### Task goal
Present everything from the line containing "What is the distance between" down to the line containing "6.07 metres", both lines included, as a numbered list without the blank lines.

[Rows of data for spatial questions]
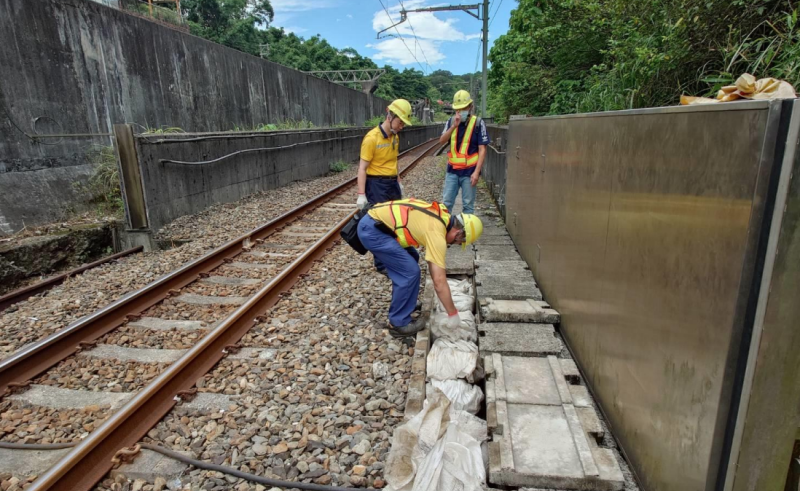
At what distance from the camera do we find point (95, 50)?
924 cm

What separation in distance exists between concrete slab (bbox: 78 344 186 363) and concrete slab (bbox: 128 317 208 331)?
40 cm

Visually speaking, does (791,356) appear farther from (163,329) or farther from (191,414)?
(163,329)

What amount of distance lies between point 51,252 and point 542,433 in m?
7.24

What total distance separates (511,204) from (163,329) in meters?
4.66

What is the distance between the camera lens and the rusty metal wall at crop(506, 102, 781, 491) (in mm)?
1521

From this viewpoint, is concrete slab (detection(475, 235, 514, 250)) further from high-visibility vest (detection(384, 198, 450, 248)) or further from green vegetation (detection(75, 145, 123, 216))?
green vegetation (detection(75, 145, 123, 216))

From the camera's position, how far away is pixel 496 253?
6.07 metres

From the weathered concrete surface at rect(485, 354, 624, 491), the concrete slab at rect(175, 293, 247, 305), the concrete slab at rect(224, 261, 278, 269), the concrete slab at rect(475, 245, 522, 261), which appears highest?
the concrete slab at rect(475, 245, 522, 261)

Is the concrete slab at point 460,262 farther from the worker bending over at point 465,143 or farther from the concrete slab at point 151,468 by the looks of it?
the concrete slab at point 151,468

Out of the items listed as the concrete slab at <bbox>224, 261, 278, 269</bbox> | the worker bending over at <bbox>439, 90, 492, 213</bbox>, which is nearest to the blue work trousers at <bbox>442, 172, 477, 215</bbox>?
the worker bending over at <bbox>439, 90, 492, 213</bbox>

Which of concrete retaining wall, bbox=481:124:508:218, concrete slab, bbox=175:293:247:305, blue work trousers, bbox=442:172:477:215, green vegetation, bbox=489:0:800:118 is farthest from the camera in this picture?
concrete retaining wall, bbox=481:124:508:218

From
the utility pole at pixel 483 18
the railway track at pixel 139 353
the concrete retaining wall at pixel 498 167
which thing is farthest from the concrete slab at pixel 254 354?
the utility pole at pixel 483 18

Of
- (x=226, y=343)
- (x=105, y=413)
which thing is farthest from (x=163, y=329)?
(x=105, y=413)

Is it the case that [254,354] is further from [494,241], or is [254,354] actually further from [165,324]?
[494,241]
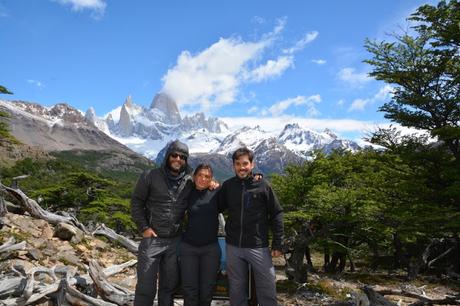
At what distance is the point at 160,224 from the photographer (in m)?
6.48

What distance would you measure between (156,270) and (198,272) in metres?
0.70

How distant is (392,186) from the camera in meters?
13.2

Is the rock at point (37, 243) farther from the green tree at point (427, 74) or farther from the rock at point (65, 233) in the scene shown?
the green tree at point (427, 74)

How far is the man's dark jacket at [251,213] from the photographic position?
640 centimetres

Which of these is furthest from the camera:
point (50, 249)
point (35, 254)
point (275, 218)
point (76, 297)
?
point (50, 249)

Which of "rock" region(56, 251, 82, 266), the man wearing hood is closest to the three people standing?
the man wearing hood

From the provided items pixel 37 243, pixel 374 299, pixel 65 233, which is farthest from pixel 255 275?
pixel 65 233

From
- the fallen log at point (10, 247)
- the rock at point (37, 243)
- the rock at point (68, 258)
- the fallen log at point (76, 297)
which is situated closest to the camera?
the fallen log at point (76, 297)

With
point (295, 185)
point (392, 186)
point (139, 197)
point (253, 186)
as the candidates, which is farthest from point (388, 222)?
point (139, 197)

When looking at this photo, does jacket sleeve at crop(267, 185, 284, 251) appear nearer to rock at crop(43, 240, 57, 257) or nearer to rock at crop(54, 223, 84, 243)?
rock at crop(43, 240, 57, 257)

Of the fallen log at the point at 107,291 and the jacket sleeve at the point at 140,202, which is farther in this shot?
the fallen log at the point at 107,291

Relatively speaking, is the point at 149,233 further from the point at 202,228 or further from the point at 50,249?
the point at 50,249

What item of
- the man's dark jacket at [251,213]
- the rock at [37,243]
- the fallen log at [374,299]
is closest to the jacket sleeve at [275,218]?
the man's dark jacket at [251,213]

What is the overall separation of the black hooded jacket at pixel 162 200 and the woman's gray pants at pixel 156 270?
0.58 ft
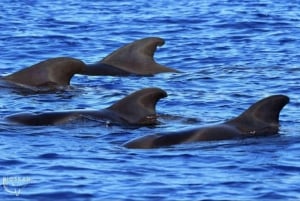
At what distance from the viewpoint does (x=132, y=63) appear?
20.5 meters

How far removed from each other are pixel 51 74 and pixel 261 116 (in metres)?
5.43

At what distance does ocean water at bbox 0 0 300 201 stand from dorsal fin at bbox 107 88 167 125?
0.90 ft

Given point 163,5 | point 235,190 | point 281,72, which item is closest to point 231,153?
point 235,190

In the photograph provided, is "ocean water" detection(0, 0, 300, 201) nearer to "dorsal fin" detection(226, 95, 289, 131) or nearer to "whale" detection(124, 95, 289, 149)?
"whale" detection(124, 95, 289, 149)

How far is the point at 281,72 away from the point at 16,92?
507cm

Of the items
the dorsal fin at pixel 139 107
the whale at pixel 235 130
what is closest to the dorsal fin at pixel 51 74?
the dorsal fin at pixel 139 107

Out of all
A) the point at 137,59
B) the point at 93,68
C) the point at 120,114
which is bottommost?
the point at 93,68

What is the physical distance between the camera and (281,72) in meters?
20.2

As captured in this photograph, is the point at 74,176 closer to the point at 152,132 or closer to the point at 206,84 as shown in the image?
the point at 152,132

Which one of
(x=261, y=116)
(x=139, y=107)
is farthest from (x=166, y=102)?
A: (x=261, y=116)

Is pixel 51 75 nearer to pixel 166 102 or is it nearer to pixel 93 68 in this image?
pixel 93 68

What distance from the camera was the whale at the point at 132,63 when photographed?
796 inches

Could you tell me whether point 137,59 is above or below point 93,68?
above

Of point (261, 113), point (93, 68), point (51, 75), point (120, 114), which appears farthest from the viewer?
point (93, 68)
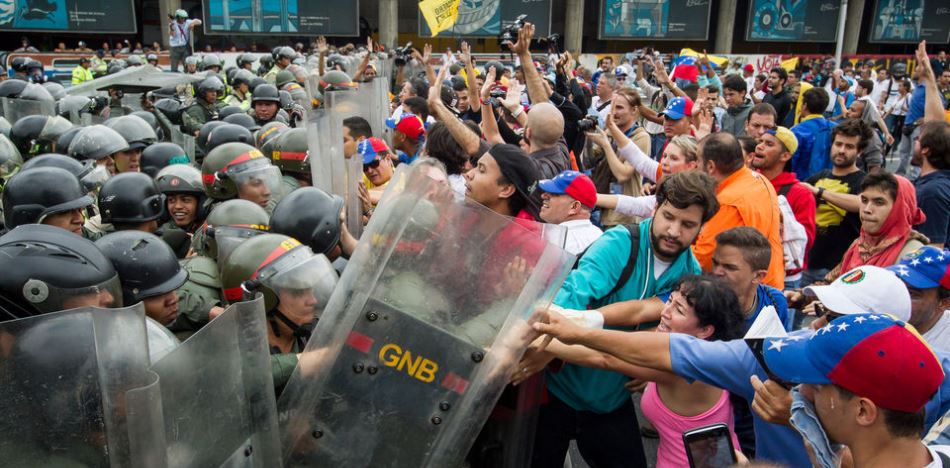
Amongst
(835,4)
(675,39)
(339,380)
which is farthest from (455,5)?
(835,4)

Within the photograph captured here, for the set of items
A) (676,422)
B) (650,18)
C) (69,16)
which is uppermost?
(650,18)

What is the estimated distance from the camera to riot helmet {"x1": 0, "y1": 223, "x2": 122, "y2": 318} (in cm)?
202

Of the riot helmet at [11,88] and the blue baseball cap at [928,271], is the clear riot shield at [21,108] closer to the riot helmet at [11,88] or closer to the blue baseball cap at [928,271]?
the riot helmet at [11,88]

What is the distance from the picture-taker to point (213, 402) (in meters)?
1.56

### The answer
1. What is the distance between the camera lens and the rusty metal wall at crop(506, 102, 781, 491) (in mm)?
2. 1521
3. From this viewpoint, is concrete slab (detection(475, 235, 514, 250)) further from high-visibility vest (detection(384, 198, 450, 248)) or further from green vegetation (detection(75, 145, 123, 216))?
4. green vegetation (detection(75, 145, 123, 216))
5. From the camera's position, how far away is pixel 496 253?
6. 6.07 metres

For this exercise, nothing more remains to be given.